Dos registros da história do Brasil constam três históricas
reuniões ministeriais conhecidas em detalhes. A primeira, na noite de 23 de
agosto de 1954, discutiu a renúncia ou licença de Getúlio Vargas e,
estendendo-se pela madrugada, resultou no suicídio do presidente. A segunda, a
13 de dezembro de 1968, sacramentou a edição do AI-5. A elas veio se
juntar a do dia 22 de abril de 2020. As duas primeiras resultaram em tragédias
— o sacrifício de uma vida, num caso, o das liberdades, no outro.

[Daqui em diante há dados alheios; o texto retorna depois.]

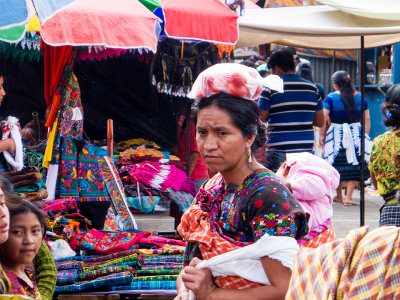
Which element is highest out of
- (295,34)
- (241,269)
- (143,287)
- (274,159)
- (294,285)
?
(295,34)

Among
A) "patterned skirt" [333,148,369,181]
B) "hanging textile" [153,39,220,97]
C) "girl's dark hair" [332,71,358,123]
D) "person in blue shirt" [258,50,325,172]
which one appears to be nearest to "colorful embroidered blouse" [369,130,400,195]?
"person in blue shirt" [258,50,325,172]

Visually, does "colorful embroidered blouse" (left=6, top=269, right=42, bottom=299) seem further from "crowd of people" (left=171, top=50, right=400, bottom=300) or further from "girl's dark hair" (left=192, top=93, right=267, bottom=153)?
"girl's dark hair" (left=192, top=93, right=267, bottom=153)

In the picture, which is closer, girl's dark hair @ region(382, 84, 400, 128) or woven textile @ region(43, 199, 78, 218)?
girl's dark hair @ region(382, 84, 400, 128)

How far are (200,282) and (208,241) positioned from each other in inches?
5.8

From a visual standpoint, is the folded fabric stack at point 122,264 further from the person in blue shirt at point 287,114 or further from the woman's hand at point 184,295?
the woman's hand at point 184,295

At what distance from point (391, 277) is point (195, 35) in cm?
521

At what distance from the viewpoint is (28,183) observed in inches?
202

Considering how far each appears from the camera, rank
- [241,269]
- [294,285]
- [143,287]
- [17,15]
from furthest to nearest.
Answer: [143,287] → [17,15] → [241,269] → [294,285]

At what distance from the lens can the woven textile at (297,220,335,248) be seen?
263 cm

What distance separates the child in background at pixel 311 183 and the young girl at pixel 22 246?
1307 millimetres

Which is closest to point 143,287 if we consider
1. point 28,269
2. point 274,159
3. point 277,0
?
point 28,269

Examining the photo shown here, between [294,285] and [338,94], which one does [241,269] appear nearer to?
[294,285]

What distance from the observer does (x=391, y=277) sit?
1.48 m

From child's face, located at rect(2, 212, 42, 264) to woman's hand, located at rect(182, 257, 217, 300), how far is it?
1.29 meters
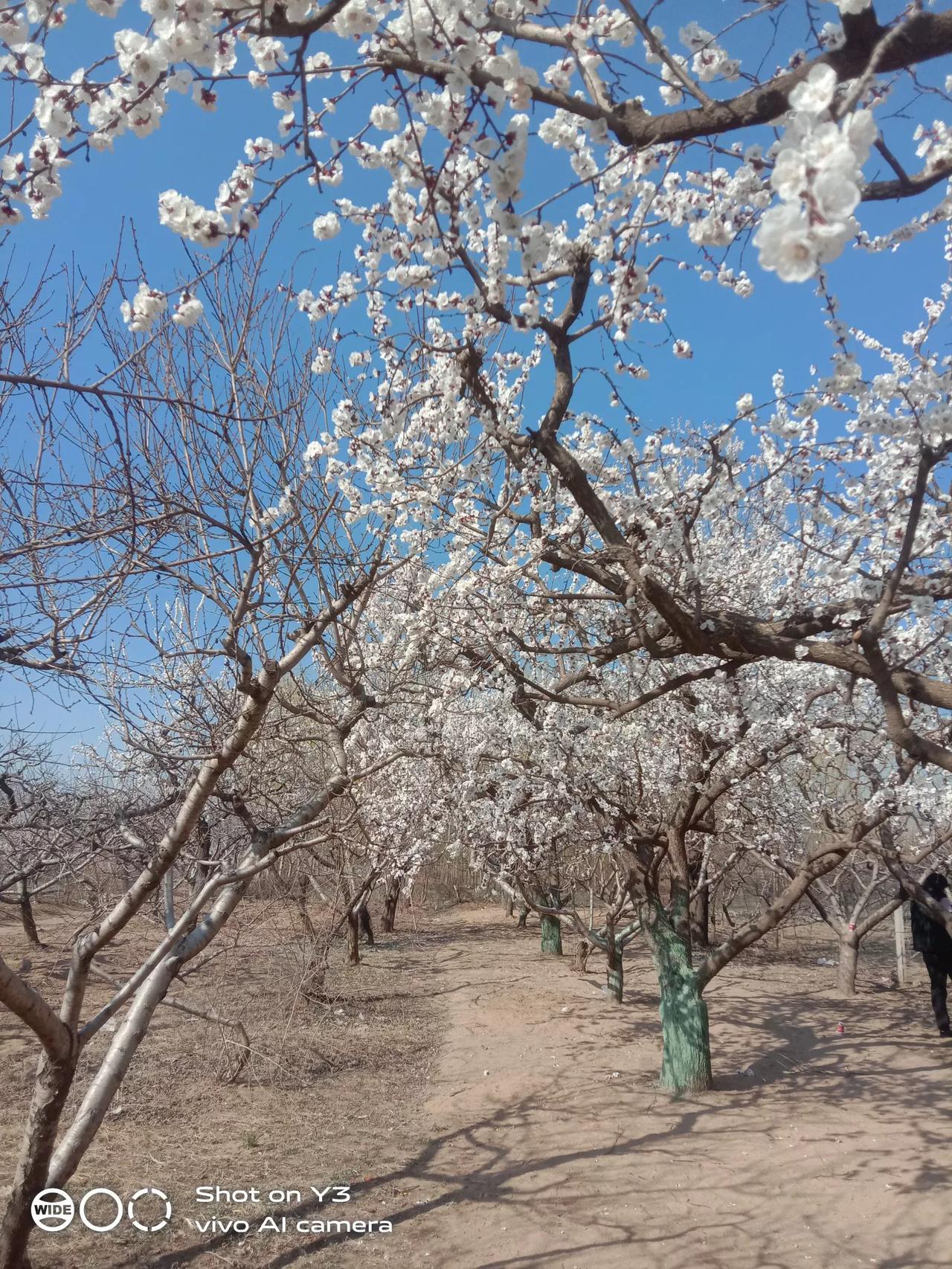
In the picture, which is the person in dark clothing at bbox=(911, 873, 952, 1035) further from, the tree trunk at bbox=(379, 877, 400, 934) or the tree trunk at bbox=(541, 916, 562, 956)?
the tree trunk at bbox=(379, 877, 400, 934)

A terceira
não produziu ainda consequência tão drástica, mas tem potencial para tanto.
Nessa expectativa nos aguentamos.
De Paul Krugman, prêmio Nobel de Economia em 2008, em
sua última coluna no The New York Times: “Donald Trump, longe de
acalmar a nação, está pondo gasolina no fogo; ele parece muito perto de tentar
incitar a uma guerra civil”.
De Bolsonaro, na famosa reunião ministerial: “Por
isso que eu quero, ministro da Justiça e ministro da Defesa, que o povo se
arme! (…) Por que que eu tô armando o povo? Porque eu não quero uma ditadura! E
não dá para segurar mais. Não é? Não dá para segurar mais”.
O Armagedom é o último refúgio dos machões de
opereta.
Com Roberto Pompeu de Toledo.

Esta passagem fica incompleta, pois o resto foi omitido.